かつてのスマホ王者、HTCは「どこでも手軽にVR空間を作り出す」、アップルとは対照的な戦略でシェア拡大を狙う
実際、日本市場ではこの戦略が功を奏している。小山氏によれば、「日本はトラッカー利用率が非常に高く、北米市場と並んで重要な市場となっている」そうだ。特にVR ChatやVTuber文化の隆盛により、フルボディトラッキングへの需要が高まっている。ベースステーションとトラッカーを市場に出すだけで、あっという間に売り切れてしまうそうだ。 いわばコバンザメ戦略だが、HTCは周辺機器からVRエコシステム全体での存在感を高め、直接的なヘッドセット販売に依存しない新たな収益源を確立したと言える。高いクオリティの周辺機器で培ったブランドを背景に、ハイエンドなVRヘッドセットを訴求するという好循環を目指している。

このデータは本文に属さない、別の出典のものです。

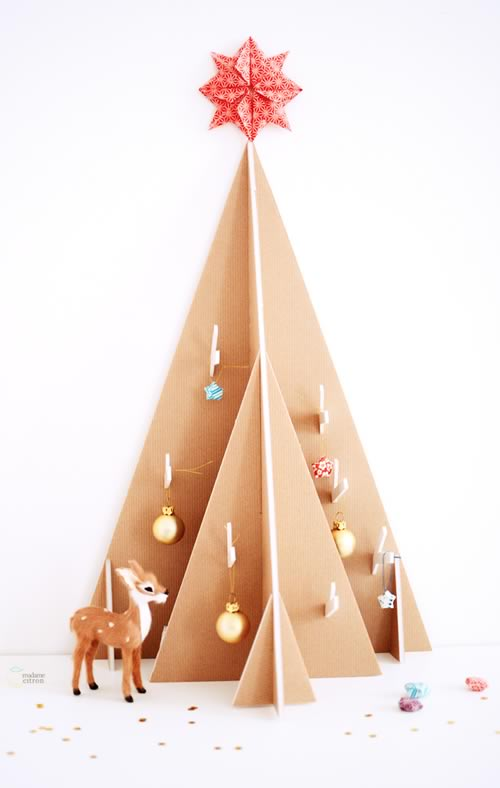 árbol de Navidad decorativo de cartón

■空きテナント活用で広がるVRの裾野 HTC NIPPONのもう1つの独自戦略が、ロケーションベースエンターテインメント(LBE)と呼ばれる「即席VRスポット」の展開だ。LBEとは、特定の場所に設置されたVR機器を使用して、その場所にいる複数人で体験できる没入型のコンテンツを提供するサービスを指す。従来のVRアーケードやテーマパークでのVRアトラクションなどがこれに該当する。 HTC Viveではクラウドベースのシステムにより、コンテンツの一斉配信や管理が容易になっている。数十万円の資材を用意して、30分で機材を設置すれば展開できるという。小山氏は「私が目指したいのはショッピングモールとかアウトレットの催事場や、空きテナントが生じた商店街で活用すること」と語る。
また、LBEで子どものVR体験を促進したいと強調する。「ターゲットは小学生です」と小山氏。VRを早期に体験させることで、将来のユーザー層を増やす狙いがある。 その具体例として、北海道紋別市の市立博物館での取り組みがある。2024年8月に実施されたイベントで、25m四方の博物館の入り口のスペースを間借りし、VRゲームの体験スポットを設置した。 この体験では、通常なら数百万円規模の設備が必要なLBEを、極めて低コストで実現している。